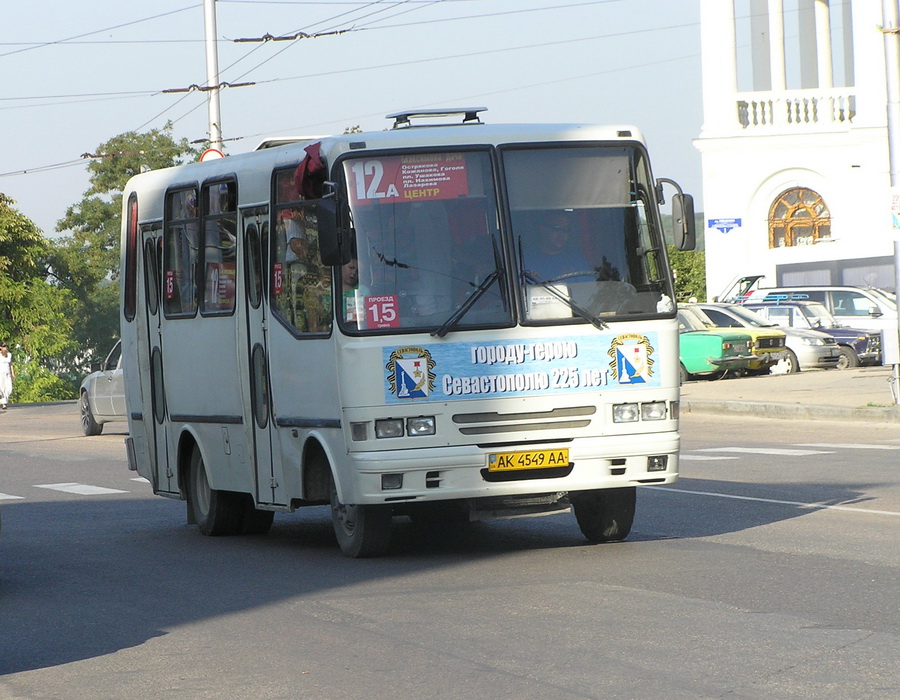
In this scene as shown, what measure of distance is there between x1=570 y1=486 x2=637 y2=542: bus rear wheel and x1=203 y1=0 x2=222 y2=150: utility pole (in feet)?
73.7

··········

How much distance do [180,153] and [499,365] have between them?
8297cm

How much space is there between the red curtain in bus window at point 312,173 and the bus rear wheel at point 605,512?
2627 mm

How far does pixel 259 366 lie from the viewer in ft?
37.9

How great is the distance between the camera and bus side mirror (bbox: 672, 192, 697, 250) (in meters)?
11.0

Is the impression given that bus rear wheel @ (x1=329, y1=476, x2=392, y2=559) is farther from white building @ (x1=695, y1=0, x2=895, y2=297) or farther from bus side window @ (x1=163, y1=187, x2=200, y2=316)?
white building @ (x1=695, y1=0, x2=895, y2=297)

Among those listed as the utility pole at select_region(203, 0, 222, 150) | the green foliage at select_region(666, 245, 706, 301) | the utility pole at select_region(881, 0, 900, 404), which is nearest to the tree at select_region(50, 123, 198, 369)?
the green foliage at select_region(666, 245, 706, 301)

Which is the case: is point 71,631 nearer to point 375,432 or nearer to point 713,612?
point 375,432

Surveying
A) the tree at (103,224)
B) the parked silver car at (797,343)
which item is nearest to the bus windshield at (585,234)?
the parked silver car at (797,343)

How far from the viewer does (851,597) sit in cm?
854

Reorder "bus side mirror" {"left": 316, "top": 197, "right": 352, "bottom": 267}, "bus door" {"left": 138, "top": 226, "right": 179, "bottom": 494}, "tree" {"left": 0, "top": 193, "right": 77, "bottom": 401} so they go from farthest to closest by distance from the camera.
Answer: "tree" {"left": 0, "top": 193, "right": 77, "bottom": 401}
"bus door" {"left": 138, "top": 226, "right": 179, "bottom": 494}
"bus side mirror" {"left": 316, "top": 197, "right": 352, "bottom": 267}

··········

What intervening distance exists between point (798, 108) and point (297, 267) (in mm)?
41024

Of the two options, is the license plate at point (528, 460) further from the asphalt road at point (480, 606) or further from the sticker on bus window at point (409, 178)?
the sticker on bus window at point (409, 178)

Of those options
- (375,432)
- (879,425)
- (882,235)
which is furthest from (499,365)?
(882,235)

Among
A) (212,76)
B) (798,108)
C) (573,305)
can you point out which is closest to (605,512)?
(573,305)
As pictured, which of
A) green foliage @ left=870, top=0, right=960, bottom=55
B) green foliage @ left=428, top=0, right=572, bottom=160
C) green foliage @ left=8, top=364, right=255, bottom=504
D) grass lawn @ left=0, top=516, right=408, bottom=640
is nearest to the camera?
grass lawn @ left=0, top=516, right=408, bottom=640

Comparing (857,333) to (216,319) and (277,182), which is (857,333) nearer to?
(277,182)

··········

▶ Exercise details: Please state how many lines of the material contain the word "foliage", matching case exactly, and give only the number.

▶ Response to this task: 5